— start of DOCUMENT —

He’s got the resumé: a life in politics, a cabinet position (HUD) by age 39, a decade as governor of the nation’s fourth largest state, containing its largest city.
But Andrew Cuomo has been part of New Yorkers’ lives for a long time, at least since managing his father’s first gubernatorial campaign in 1983, when he was still at Fordham (not Yale, thank goodness). There’s a lot to unpack.
Of course, anyone in public life that long has a mixed record.
He began as a vigorous advocate of Upstate’s renewal, but his Buffalo Billion initiative to bring the Jobs of Tomorrow here floundered amid corruption trials that sent some of his closest aides and top appointees to jail.
On the very plus side, he created 10 regional economic development councils, competing against each other for state funding – may the best ideas win! The $10 million special DRI grant to Oneonta is making much possible that wouldn’t have been.
But he failed to allow Otsego County to meet its energy needs, blocking the Constitution pipeline, allowing NYSEG to not live up to it’s responsibilities to maintain the grid we need for a wind and solar future. West Laurens’ solar-mega farm? All the power will be spirited downstate via Marcy South.
Still, the Cuomo Administration has recognized Cooperstown as the regional economic engine,
and generously funded the Baseball Hall of Fame’s futuristic initiatives, and The Fenimore
and Farmers’ museums promotional efforts.

— end of DOCUMENT —
— start of DATA FOR THIS EXERCISE —

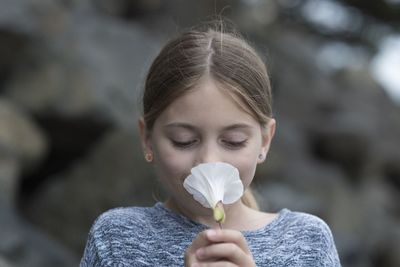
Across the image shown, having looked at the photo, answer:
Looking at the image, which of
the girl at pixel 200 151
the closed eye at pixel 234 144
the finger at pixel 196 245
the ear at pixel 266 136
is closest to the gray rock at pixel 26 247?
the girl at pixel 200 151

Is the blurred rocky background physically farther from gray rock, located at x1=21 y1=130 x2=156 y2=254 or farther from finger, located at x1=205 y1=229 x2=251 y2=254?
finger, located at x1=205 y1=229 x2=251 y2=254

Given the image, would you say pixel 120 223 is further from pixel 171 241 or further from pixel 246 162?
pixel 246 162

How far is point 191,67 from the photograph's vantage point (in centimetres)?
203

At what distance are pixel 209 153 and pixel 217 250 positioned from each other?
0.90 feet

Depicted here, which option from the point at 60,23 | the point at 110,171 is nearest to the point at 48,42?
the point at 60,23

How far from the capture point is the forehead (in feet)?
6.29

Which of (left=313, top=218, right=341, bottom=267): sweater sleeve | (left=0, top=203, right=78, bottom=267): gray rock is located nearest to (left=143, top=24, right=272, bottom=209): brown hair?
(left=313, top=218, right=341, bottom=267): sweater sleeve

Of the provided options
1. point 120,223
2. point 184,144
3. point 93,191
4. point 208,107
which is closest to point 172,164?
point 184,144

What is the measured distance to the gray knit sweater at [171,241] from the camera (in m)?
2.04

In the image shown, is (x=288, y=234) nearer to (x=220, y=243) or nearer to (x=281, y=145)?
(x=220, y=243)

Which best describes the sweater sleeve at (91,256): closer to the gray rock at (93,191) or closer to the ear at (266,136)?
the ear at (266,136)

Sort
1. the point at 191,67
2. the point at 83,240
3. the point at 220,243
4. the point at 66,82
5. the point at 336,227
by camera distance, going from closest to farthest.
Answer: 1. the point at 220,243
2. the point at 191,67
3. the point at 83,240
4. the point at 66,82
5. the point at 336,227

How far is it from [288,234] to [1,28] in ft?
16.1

— end of DATA FOR THIS EXERCISE —
— start of DATA FOR THIS EXERCISE —

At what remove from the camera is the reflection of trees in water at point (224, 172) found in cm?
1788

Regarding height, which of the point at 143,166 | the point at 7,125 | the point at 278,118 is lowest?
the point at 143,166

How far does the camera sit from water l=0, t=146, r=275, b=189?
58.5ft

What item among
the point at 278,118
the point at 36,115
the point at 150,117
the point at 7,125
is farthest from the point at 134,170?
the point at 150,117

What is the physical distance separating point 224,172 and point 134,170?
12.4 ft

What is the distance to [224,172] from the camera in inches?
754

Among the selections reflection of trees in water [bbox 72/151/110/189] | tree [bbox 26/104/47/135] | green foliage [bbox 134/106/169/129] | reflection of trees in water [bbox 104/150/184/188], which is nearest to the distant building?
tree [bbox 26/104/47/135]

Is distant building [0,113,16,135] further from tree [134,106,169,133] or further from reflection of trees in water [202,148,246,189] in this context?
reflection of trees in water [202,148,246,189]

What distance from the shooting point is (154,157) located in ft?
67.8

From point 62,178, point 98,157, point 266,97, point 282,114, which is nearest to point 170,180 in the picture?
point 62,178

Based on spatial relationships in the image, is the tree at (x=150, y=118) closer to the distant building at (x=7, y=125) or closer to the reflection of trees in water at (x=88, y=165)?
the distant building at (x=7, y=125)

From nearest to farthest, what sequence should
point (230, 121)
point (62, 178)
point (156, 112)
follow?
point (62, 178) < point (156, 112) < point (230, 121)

— end of DATA FOR THIS EXERCISE —
— start of DATA FOR THIS EXERCISE —

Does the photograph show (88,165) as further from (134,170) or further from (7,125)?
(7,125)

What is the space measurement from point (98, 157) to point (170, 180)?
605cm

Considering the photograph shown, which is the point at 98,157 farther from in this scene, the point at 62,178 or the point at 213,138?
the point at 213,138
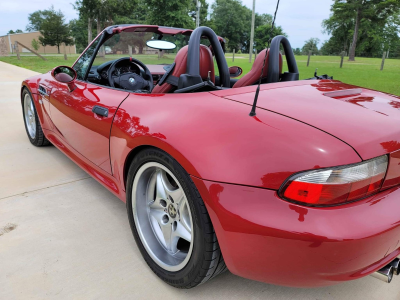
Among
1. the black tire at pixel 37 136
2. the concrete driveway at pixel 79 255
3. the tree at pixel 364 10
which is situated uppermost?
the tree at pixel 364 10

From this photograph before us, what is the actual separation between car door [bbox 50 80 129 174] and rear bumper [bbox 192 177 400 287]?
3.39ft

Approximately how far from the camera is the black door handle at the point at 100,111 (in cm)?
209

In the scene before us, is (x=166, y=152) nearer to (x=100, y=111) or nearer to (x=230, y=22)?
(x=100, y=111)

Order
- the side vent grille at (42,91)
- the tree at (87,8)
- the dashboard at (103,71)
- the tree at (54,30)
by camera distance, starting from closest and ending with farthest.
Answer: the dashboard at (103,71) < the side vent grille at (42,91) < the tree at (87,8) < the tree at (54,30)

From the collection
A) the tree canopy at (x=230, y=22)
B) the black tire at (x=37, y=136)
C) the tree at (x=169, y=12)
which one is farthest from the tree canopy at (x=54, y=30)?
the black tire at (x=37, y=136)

— end of DATA FOR THIS EXERCISE —

◆ WRITTEN REQUEST 1
Reproduce the rows verbatim, starting from the line containing "From point 62,178, point" and ending with the line containing "point (62, 178) <", both lines included.
◆ WRITTEN REQUEST 2
Continue the commentary on Andrew Cuomo's record in office from the point at which it stops.

◆ FINAL ANSWER 1
From point 62,178, point 98,157, point 266,97, point 282,114, which is nearest to point 170,180 in the picture?
point 62,178

Based on spatial relationships in the image, is the tree at (x=150, y=118) closer to the distant building at (x=7, y=125) or closer to the reflection of trees in water at (x=88, y=165)?
the distant building at (x=7, y=125)

From nearest to farthest, what sequence should
point (230, 121)
point (62, 178)
point (156, 112)
follow?
point (62, 178) < point (156, 112) < point (230, 121)

◆ FINAL ANSWER 2
Sure, these concerns may be parochial, but are the other 61 counties’ assessments any less mixed? Plus, he hasn’t been in Otsego County for a public event since 2014 – and he was late, missing President Obama’s visit to the Hall.
Fuss as we might, Cuomo’s playing on a bigger field.
It’s instructive to revisit Jeffrey Toobin’s 2015 profile in the New Yorker, tellingly titled, “How
Andrew Cuomo Gets His Way.” (To read it, Google “cuomo”, “toobin” and “new yorker”.)
Toobin quotes an aide: “He is fixated on accomplishments and results. He’d always walk around the office saying he wanted to hear ‘-ed’ words from his staff – ‘completed,’ ‘filed,’ ‘accomplished’ – not ‘-ing’ words – ‘trying,’ ‘working,’ ‘hoping.’ ” That’s the Andrew Cuomo of the past month; gotta love it.
Cuomo’s a tough guy; always was, as the Toobin profile makes clear. As governor, enabled by authority granted in a 1927 Constitutional Convention that had atrophied, he re-seized control of the state-budget mechanism and bent the Senate and Assembly to his will.
Since, as we saw last year, the idea of rolling controversial measures into the single budget vote – take it or leave it – has become something of a scandal, pushing through such unpopular measures as the “Green Light” law and bail reform that prevents dangerous people from being held in custody, and crimping prosecutions.
And, if Cuomo were to run, the birth and death of the Moreland Commission, created to clean
up Albany’s ethics, and then disappearing as completely as Jimmy Hoffa, would certainly be resurrected.
This seems like a lot of negatives but – as did discredited back-bencher Winston Churchill as The Blitz began – Cuomo has emerged as the Man of the Hour. Besides, our best presidents – Jefferson, Jackson, FDR, LBJ – were no angels. Politics is not the seminary.
Under the administration of Donald John Trump, Americans have gotten used to decisiveness – in putting China on the defensive, renegotiating NAFTA, tightening the borders, pushing back on social issues.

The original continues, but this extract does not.